«Perché non gli dici quello che vuole sapere? Perché vuoi ancora soffrire?»
«Alla fine ci riuscirà, otterrà le sue informazioni, ma si accorgerà che non è servito a nulla.»
Per molto tempo non le aveva rivolto parola, trovando pretesti per passare davanti alla sua cella, quasi per caso, e lanciarle uno sguardo fuggevole da oltre la parete traslucida che la imprigionava.
La sua era più di una semplice curiosità, c'era qualcosa in lei che lo attirava. Da quando aveva conosciuto la schiava Damasa e se n'era preso cura, sottraendola agli agenti imperiali venuti a "bonificare" la casa, sentiva un'esigenza incalzante di parlarle.
Una sera, sfruttando un momento di distrazione dei carcerieri, era riuscito ad avvicinarsi. Le aveva chiesto il motivo per cui non rivelava all'Imperatore ciò che voleva sapere. E lei, con voce stanca, aveva risposto che nonostante tutto lui non avrebbe ottenuto nulla.
Hiram si era allontanato per riflettere su quelle parole. Il giorno dopo aveva deciso di tornare, aveva affrontato lo sguardo incuriosito delle guardie, indifferente al fatto che presto Kirh avrebbe saputo di questa sua insolita visita.
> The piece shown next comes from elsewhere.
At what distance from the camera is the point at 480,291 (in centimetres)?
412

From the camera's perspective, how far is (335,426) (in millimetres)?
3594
Tarsha era livida ed emaciata, i mesi passati in prigionia e la gravidanza la stavano lentamente consumando. La sua infinita pazienza si stava esaurendo. Quando lo vide accostarsi, ebbe uno scatto di rabbia: «Che cosa vuoi? Ammirare l'animale da circo? Ti diverto, forse? Perché continui a tormentarmi?»
Hiram indietreggiò di un passo, cereo in volto.
«Mi dispiace,» fu tutto ciò che riuscì a dire.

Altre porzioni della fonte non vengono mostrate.